Gasunie, Greenpeace Energy Choose Suderburg as Windgas Location, Germany

Gasunie, Greenpeace Energy Choose Suderburg as Windgas Location

Greenpeace Energy and Gasunie will set up their ‘Windgas’ production location in the municipality of Suderburg, approximately eighty kilometres south of Hamburg.

“Due to its position and infrastructure, this location provides ideal conditions for the production of windgas”, says Dr. Steffen Welzmiller, director of the German energy company Greenpeace Energy. “Suderburg is to become an important building block in the Energiewende (energy transition).”

Greenpeace Energy and Gasunie are planning bring the installation and injection facilities into operation by the end of 2013. Gasunie’s subsidiary company, Gasunie Deutschland, which is responsible for operating a 3000 kilometre long gas transport network in North Germany, will be injecting hydrogen gas into its high-pressure network.

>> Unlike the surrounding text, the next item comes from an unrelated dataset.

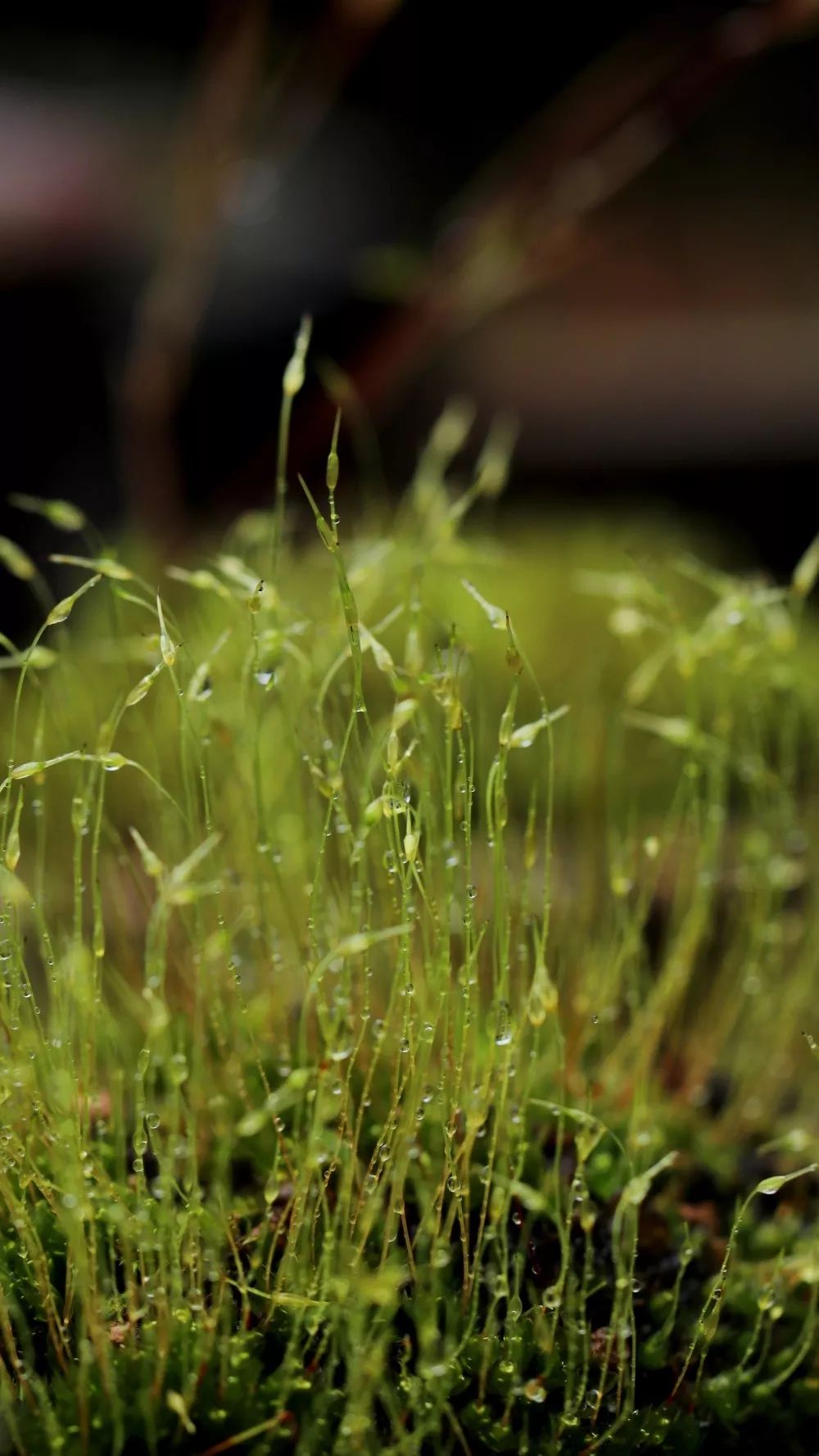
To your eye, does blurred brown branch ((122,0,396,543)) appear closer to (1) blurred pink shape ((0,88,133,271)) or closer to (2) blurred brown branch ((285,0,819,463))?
(2) blurred brown branch ((285,0,819,463))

“The combination of innovative products for the energy market with reliable technologies and efficient infrastructure offers solutions for the future. The infrastructure for natural gas has the potential for giving optimal support to the Energiewende,” says Jens Schumann, director of Gasunie Deutschland. The term ‘Energiewende’ refers to the German government’s decision in June 2012 to abandon nuclear power and to move at an accelerated pace towards creating a sustainable energy supply.

Earlier this year, Greenpeace Energy and Gasunie agreed to make ‘windgas’ possible together. Using this innovative technology, Greenpeace Energy will turn sustainable wind energy into hydrogen gas, which can then be injected into Gasunie’s gas infrastructure in North Germany.

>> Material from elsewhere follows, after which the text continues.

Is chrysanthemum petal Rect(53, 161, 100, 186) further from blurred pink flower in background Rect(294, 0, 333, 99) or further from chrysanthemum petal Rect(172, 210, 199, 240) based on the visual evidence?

Gas is easy to store for later use and is, moreover, the most economical form of energy transport. In this way, temporary surpluses of wind energy can be stored for later use. This will prevent overburdening electricity networks while the wind turbines can continue to turn. This combination between wind and gas will place the natural gas infrastructure in a new role: as an efficient and robust storage and transport medium for sustainable energy.

For the supply of electricity generated from wind and solar power fluctuates hugely, depending on the weather conditions. Sometimes there is too much and sometimes too little. Windgas (also known as ‘power-to-gas’) provides an efficient solution to this, through the use of existing gas infrastructure. And vice versa: the gas system is available through gas power plants which can be quickly fired up to provide back-up when sustainable sources fail due to the weather conditions (‘gas-to-power’).